I looked at Harry for a moment trying to decide what to say. I was stuck between telling him my opinion of the subject and trying to support him as a friend. We had spent so much time together he was like part of my family, a brother. I hated to see him hurt.
“Look,” I finally said, “with this job, you’re hardly ever there, especially these last few months that we’ve been helping robbery. Can you really blame her?”
I waited for his reaction to that last part, but it didn’t seem to faze him.
“My kids don’t want anything to do with me,” he continued. “They act like I’m the antiChrist or something.”
“They’re teenagers.”
Harry shook his head. “It’s more than that.”
I wanted to say more, but I didn’t think he was in the mood to hear it. Although my life was in the dumpster, I hated to project negativity. I just hope that my luck wasn’t rubbing off on him like bad karma or some transferable disease.
Traffic was starting to pick up as it neared five o’clock. I had been hoping that if something was going to happen, it would happen before rush hour. I really didn’t feel like fighting through loads of people if something went down.
I watched a Camaro cut in front of a Volkswagen, almost clipping the front of the smaller Bug. The rain was nearly a downpour now. I finally rolled up the window, leaving it cracked enough to keep the fresh air circulating through the car.

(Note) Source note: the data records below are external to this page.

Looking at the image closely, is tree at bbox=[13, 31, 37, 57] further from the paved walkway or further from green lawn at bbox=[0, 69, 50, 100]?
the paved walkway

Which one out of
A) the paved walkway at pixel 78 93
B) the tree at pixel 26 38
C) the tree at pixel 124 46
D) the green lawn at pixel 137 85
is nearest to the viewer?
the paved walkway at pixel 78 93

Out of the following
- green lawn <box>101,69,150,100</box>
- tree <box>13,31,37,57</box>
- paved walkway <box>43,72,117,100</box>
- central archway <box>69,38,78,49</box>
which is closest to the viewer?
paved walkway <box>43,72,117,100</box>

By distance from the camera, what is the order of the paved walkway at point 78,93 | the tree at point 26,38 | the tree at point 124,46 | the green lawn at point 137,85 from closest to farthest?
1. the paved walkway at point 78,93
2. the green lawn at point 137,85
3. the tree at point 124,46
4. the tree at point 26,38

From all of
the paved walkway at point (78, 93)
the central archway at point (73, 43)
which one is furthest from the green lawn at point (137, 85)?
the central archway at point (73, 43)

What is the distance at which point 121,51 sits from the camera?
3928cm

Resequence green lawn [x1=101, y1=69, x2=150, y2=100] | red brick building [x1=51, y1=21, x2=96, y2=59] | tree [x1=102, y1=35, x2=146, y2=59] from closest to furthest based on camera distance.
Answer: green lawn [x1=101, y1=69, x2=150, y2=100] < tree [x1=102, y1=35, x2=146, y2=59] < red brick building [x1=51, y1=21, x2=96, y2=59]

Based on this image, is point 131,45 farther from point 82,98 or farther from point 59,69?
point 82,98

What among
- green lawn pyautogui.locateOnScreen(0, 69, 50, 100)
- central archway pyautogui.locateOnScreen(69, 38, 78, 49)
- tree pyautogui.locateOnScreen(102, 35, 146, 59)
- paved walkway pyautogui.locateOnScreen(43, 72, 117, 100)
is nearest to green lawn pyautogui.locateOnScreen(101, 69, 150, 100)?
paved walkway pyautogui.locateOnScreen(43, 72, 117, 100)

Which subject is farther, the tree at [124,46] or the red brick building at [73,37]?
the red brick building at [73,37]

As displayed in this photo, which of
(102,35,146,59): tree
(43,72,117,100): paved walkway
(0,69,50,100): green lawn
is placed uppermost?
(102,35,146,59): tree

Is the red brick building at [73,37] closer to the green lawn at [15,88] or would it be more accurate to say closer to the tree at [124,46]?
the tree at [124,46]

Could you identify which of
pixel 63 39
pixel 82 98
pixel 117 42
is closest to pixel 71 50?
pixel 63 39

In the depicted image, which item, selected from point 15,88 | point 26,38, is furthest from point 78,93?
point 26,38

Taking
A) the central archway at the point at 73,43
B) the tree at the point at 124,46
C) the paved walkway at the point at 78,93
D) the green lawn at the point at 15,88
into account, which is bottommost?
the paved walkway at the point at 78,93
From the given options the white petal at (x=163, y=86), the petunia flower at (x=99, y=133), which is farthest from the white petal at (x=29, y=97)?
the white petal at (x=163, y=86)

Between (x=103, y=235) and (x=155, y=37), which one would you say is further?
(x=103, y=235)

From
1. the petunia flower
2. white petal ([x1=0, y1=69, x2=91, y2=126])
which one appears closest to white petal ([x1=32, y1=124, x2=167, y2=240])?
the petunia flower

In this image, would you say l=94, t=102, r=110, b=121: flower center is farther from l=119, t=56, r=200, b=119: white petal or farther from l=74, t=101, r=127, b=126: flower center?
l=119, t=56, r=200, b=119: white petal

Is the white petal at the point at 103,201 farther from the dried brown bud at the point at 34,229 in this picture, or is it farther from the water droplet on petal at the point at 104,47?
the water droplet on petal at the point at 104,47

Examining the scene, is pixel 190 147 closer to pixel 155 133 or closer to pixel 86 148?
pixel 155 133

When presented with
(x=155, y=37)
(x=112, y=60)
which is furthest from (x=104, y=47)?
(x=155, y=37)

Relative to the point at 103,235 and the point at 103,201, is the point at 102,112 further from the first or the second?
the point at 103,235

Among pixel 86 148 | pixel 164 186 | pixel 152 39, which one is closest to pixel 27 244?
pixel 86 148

My entire left side was wet. I assumed Harry’s right side was wet as well, but he gave no indication. I rolled his window up anyway.
“I should move to California and buy a condo,” Harry muttered, more to himself than me. “Get away from it all.”
“Why not buy a condo here? Move over to Clearwater or down to Ft. Myers. You can’t get away from anything in California.”
Harry snorted. “Can’t get away from anything here either. This town is really turning into a shit hole.”
Harry finally leaned back in his seat again, indicating he was done talking. I wondered where the California idea had came from but didn’t want to bug him anymore about it.
The more I thought about it, the more I realized how right he was. The last ten years had been hard on Rockport. Located South of Tampa and East of St. Petersburg, Rockport sat snuggled up on the shores of Tampa Bay, two hundred fifty thousand residents and growing.
Rockport could compete with neither, but like the other two, continued to grow at an alarming rate. The whole Bay area was experiencing a boom, but Rockport was seeing very little benefit.
The whole state of Florida was being run over by tourists who decided to stay. It didn’t take them long to realize that it wasn’t just fun in the sun; life goes on like any other city. There were jobs to work - though in Rockport’s case they were becoming slim
- and bills to pay. In most cases the bills far outweighed the income.